::: TEXTAUSZUG

In ihrem Roman wagt Maltzahn einen Spagat: Einerseits sind sie und die Mitpilger zwar oft adelig-christlicher Herkunft, andererseits urbane Menschen des 21. Jahrhunderts. Sie misstrauen der Mystik, sind aber als Betreuer bereit, behinderten Kindern ein religiöses Erlebnis und Abwechslung in ihrem Alltag zu ermöglichen.

Kein Teufel weit und breit

Schon zu Anfang fragt sich Kassandra: "Was mache ich eigentlich hier?", ihre Antwort: "Es gibt keinen Gegenspieler Gottes. Es gibt nur die Abwesenheit von Liebe. Lourdes ist die wahre Realität." Das ist Kassandras Erfahrung mit Lourdes. Eines der Kinder, das Kassandra betreut, heißt Anke.

Anke kann kaum sprechen, benötigt für längere Strecken einen Rollstuhl. Kassandra ist anfangs überfordert, ja paralysiert, doch mit der Zeit wachsen die beiden zusammen: Sie übernimmt die fürsorgliche Mutterrolle auf Zeit. Anke selbst ist glücklich, man könnte sagen: selig. "Lourdes ist die wahre Realität", so Kassandra, und das will heißen: Es geht weniger um Wunderheilungen denn um das Ereignis, Kindern, die am Rand der Gesellschaft stehen, eine unvergessliche Erfahrung zu ermöglichen und dabei selbst das Gefühl zu haben, etwas Hilfreiches getan zu haben. Das mag man christliche Nächstenliebe nennen – sich daran zu belustigen, wäre wohl absurd.

::::::
::: DATENAUSZÜGE

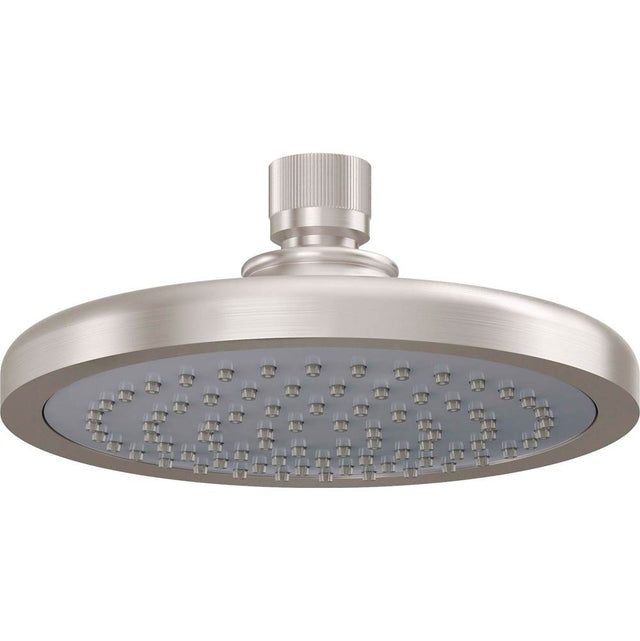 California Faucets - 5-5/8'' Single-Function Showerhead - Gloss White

::::::
::: DATENAUSZÜGE

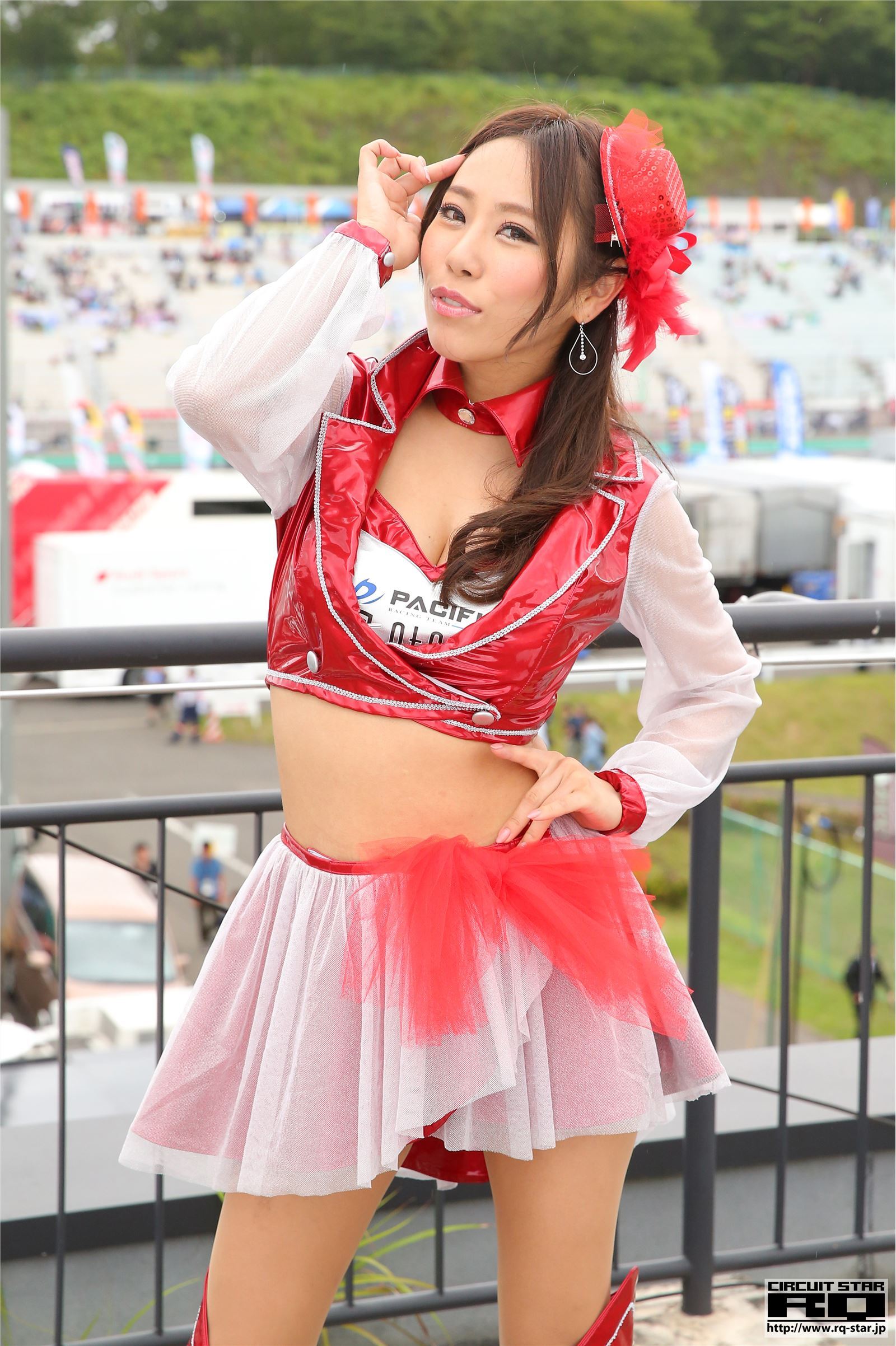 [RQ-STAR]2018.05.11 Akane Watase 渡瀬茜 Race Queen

::::::

** AUFGABEN **
**A.** Beantworte anhand des Textauszugs zu Maltzahns Roman:
(i) Wem misstrauen die Mitpilger?
(ii) Was braucht Anke für längere Strecken?
(iii) Welche Rolle übernimmt Kassandra mit der Zeit?
**B.** Führe den Textauszug über Maltzahns Lourdes-Roman nach seinem letzten Satz weiter.

** ANTWORTEN **
**A.**
(i) Der Mystik.
(ii) Einen Rollstuhl.
(iii) Die fürsorgliche Mutterrolle auf Zeit.

**B.**
"Herr im Himmel, kann der gut küssen! Diese Zunge! So fordernd und gleichzeitig weich!" – das ist, wenn man so will, auch ein kleines Wunder im Roman: Kassandra verliebt sich in einen Mitpilger, der wie sie behinderte Kinder betreut. Sprichwörtlich am eigenen Leib ereilt dann die Protagonistin ein noch größeres Wunder. Es soll nicht verraten, aber angedeutet werden: Als einst Bernadette die Mutter Gottes erschien, stellte sie sich nicht als solche vor, sondern als "immaculata conceptio" – etwas gewagt, mag man meinen, wenn man wie Bernadette kein Latein kann.

Gelungener Spagat

Im Roman selbst erlaubt sich die Autorin als Fußnote, einen Großteil des nizänischen Glaubensbekenntnisses abzudrucken – auf Latein. Wie gesagt, Sophie von Maltzahn wagt in ihrem Roman den Spagat zwischen urbanem Ego-Lifestyle unserer Tage – was sich auch im flapsigen Deutsch mancher Sätze niederschlägt – und der Suche nach christlicher Gemeinschaft.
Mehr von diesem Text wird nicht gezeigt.